[Opening Passage provided section]

Theoretical and Applied Genetics

, Volume 92, Issue 1, pp 53–63 | Cite as

A comparison of genetic information from open-pollinated and control-pollinated progeny tests in two eucalypt species

  • G. R. Hodge
  • P. W. Volker
  • B. M. Potts
  • J. V. Owen


Genetic-parameter estimates and parental breeding-value predictions were compared from open-pollinated and control-pollinated progeny populations of Eucalyptus globulus and two populations of E. nitens. For E. globulus there were two types of open-pollinated populations (native stand open-pollinated and seed orchard open-pollinated) and two types of control-pollinated populations (intra-provenance and interprovenance full-sib families). For E. nitens there were two populations, a seed orchard open-pollinated population and intra-provenance full-sib families. Progeny tests were established across multiple sites and 2-year height and diameter were measured and volume calculated. Genetic parameters from native stand open-pollinated E. globulus were unlike the parameters from the other three E. globulus populations; heritability estimates were severely inflated, presumably due to high levels, and possibly differential levels, of inbreeding depression relative to the other populations. Estimates of dominance variance in the E. globulus full-sib populations were high, but were zero in the E. nitens population. Correlations among parental breeding values, predicted using data from the different populations, were generally low and non-significant, with two exceptions: predictions from the two E. globulus full-sib populations were significantly correlated (r=0.54, P = 0.001), as were predictions from the E. nitens seed orchard OP and full-sib population (r = 0.61, P = 0.08). There was some indication that superior parents of E. globulus native stand open-pollinated families also tended to have above-average breeding values based on the performance of intra-provenance full-sib offspring. The consequences of these results for exploitation of base-population collections from native stands are discussed.

[Closing Passage provided section]
[Opening Raw data section]

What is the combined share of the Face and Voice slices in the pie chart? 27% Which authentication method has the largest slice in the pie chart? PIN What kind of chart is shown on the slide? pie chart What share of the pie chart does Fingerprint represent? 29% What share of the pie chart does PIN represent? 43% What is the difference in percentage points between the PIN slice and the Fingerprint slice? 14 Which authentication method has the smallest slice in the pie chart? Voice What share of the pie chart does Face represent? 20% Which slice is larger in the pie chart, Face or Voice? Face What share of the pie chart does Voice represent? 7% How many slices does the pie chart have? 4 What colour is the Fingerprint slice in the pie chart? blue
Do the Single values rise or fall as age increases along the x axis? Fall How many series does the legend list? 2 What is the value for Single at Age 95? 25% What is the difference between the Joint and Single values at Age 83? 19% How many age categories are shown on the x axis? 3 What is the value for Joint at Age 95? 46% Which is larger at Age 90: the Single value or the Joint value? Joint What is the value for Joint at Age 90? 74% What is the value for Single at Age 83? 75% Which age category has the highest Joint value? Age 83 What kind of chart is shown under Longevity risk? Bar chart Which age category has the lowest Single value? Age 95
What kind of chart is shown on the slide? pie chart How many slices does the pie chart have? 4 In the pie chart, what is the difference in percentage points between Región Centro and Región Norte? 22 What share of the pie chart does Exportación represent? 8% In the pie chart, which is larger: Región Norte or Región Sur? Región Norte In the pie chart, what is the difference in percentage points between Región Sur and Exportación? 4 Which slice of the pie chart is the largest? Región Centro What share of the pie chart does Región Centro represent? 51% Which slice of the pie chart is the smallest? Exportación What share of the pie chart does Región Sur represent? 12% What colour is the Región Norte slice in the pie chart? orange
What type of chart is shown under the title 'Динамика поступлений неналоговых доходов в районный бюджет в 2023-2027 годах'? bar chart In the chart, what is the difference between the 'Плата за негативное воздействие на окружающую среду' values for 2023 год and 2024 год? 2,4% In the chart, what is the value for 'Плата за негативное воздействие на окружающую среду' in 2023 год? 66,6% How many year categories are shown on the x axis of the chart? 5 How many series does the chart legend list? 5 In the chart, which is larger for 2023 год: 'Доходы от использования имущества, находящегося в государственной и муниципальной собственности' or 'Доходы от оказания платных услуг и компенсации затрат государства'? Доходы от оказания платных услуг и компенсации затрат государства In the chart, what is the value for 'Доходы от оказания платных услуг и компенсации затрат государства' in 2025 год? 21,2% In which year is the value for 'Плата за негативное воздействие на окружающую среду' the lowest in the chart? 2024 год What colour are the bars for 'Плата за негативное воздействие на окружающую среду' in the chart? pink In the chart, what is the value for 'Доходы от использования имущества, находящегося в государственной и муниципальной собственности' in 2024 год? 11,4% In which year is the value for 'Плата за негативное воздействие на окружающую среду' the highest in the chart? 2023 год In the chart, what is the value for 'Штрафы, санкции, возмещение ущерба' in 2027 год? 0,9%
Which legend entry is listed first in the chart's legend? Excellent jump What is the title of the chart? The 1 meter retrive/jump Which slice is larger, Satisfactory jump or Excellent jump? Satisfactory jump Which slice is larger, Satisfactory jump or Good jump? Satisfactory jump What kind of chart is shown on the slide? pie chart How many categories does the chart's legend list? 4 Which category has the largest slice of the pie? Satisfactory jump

[Closing Raw data section]

Exercise A:
Answer these from the eucalypt abstract, not the listing:
(i) What two kinds of population were studied for E. nitens?
(ii) Which traits were measured at 2 years, and which one was calculated?
(iii) What correlation was found between predictions from the two E. globulus full-sib populations?
Exercise B: According to the eucalypt abstract, why were heritability estimates from the native stand open-pollinated E. globulus population inflated? Answer in one to three sentences.
Exercise C:
Does the eucalypt abstract support each statement below? Answer yes or no, and quote the words that decide it.
(i) Dominance variance was high in the E. nitens population.
(ii) The progeny tests were established at a single site.
(iii) Breeding-value predictions from the E. nitens seed orchard OP and full-sib populations were correlated.

Task output A:
(i) A seed orchard open-pollinated population and intra-provenance full-sib families.
(ii) Height and diameter were measured, and volume was calculated.
(iii) r = 0.54, P = 0.001.

Task output B: The authors presume the inflation came from high levels, and possibly differential levels, of inbreeding depression in that population compared with the other populations.

Task output C:
(i) No: "were zero in the E. nitens population."
(ii) No: "Progeny tests were established across multiple sites"
(iii) Yes: "as were predictions from the E. nitens seed orchard OP and full-sib population (r = 0.61, P = 0.08)"